What little data exists beyond Dr. Lehr's work is less
encouraging. A small uncontrolled German study, involving 18
symptomatic HIV patients (and whose dosing and methodology
Lehr criticizes), showed little apparent effect from
phenytoin therapy.(2)
Further test tube work done by Dr. Miles Cloyd and associates
at the University of Texas Medical Branch in Galveston, also
published in Virology,(3) yielded mixed results. In
laboratory cell lines phenytoin both blocked new infection of
cells and reduced HIV expression (as measured by p24 antigen
levels) in chronically infected cells. Used in combination
with low-dose AZT, the drug was more effective than either
used alone.
But Cloyd's team was unable to get similar results using
normal lymphocytes taken from HIV-negative donors (instead of
cell lines grown in the laboratory). Here phenytoin showed
little or no effect. Further unpublished research, Dr. Cloyd
says, produced the same result, with or without AZT. "I did a
lot more lymphocyte studies, he told AIDS TREATMENT NEWS,
"and saw usually no effect at all and occasionally a very
minor, marginal effect." Feeling that the normal lymphocyte
studies represented a closer approximation of real-world
conditions than the cell-lines, the disappointing results
caused Cloyd to lose interest in phenytoin.

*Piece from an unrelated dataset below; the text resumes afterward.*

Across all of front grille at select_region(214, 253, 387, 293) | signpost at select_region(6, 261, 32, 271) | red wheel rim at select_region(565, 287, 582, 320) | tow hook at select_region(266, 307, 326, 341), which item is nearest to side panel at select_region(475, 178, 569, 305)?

Lehr argues that the extensive processing required to
separate out and culture the lymphocytes used in such
research can "induce an enormous artifact in these cells,"
possibly altering their functioning. He doubts that any test
tube study can give us much more useful information, and
still would like to see a well-designed clinical trial that
might give a clear answer.
Parke-Davis spokesperson Sandy Horner says that the company
has never done any HIV-related research with phenytoin, but
insists the company has not had an aversion to such work. "If
we thought there were something there we would definitely be
willing to look into it," she says.
Comment
Unfortunately, this situation seems to tell us more about the
scattershot process of examining potential AIDS treatments
than it does about whether or not phenytoin has any value
against HIV. A definitive study has not been done, and may
never occur. That there has been no coherent followup with a
drug long in use, which has a well-established safety and
toxicity profile, and which showed at least a glimmer of
anti-HIV activity, is disconcerting.
It might be interesting to undertake a systematic review of
HIV patients who have been treated with phenytoin for
epilepsy or related disorders. If such a review showed any
indication of benefit, a clinical study might then be
undertaken.
In any case, the case of phenytoin seems to underscore the
need for an effective system for quickly moving drugs that
show promise in the lab into small, efficient, well-run
trials to examine their clinical usefulness.
References
1. Lehr HA, and others. Decreased binding of HIV-1 and
vasoactive intestinal peptide following plasma membrane
fluidization of CD4+ cells by phenytoin. VIROLOGY. 1990;
volume 179, pages 609-617.
2. Kern W, and others. Treatment of symptomatic HIV infection
with oral diphenylhydantoin. AIDS-FORSCHUNG (AIFO). 1988;
volume 6, page 334.
3. Cloyd MW, and others. Inhibition of human immunodeficiency
virus (HIV-1) infection by diphenylhydantoin (Dilantin)
implicates role of cellular calcium in virus life cycle.
VIROLOGY. 1989; volume 173, pages 581-590.